3     The next year, he joined the Negro League and played for the Monarchs. During his year in this league, a man named Branch Rickey was diligently looking for black baseball players to play in the major leagues. See, at this time in our country's history, black people were not allowed in the same places as white people. Everyone thought that Rickey was going to start an all-Negro league, but secretly, he was looking for one player that was strong enough to break the color-barrier that had plagued baseball for 60 years. He found that player.
 
4     Jackie Robinson began playing in the major leagues for the Brooklyn Dodgers in 1947 as the first black man ever to play baseball in the majors. He was 28 years old and older than the other rookies. He had an excellent 10-year career with the Dodgers, stealing home nineteen times in his career. The Dodgers wanted to trade him to the New York Giants in 1956, but Robinson was very loyal to the Dodgers and was grateful for what they had done for him and for civil rights, so he refused. He retired in January of 1957, having never played for anyone else but the Dodgers.

→ TASKS TO PERFORM
• A. Write out the Jackie Robinson passage word for word, from "3     The next year, he" up to and including "found that player.".
• B. Carry on the Jackie Robinson passage, picking up right after its final sentence.
The listing that comes next is separate from the Jackie Robinson passage.

→ SOURCE MATERIAL
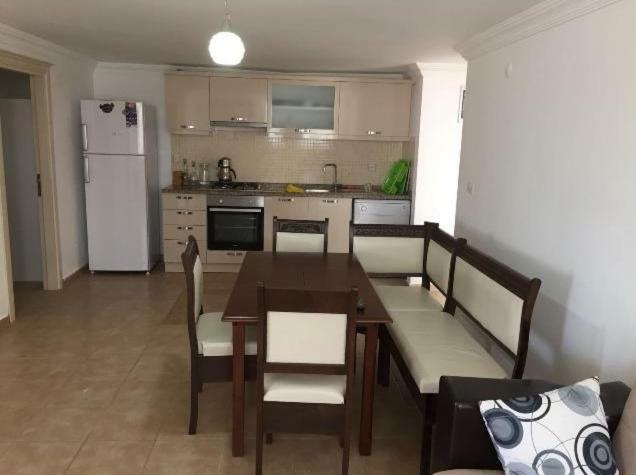 Antiphellos Apartments Kaş Exteriér fotografie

→ RESULTS FOR EACH TASK
• A.
3     The next year, he joined the Negro League and played for the Monarchs. During his year in this league, a man named Branch Rickey was diligently looking for black baseball players to play in the major leagues. See, at this time in our country's history, black people were not allowed in the same places as white people. Everyone thought that Rickey was going to start an all-Negro league, but secretly, he was looking for one player that was strong enough to break the color-barrier that had plagued baseball for 60 years. He found that player.

• B.
 
5     In 1962, Jackie Robinson was the first black baseball player ever to be inducted into the Baseball Hall of Fame. He was there when the Dodgers retired his baseball uniform in June of 1972, just four months before he died. In 1997, on the 50th anniversary of his breaking the color barrier, Jackie Robinson's baseball number 42 was permanently retired from the game.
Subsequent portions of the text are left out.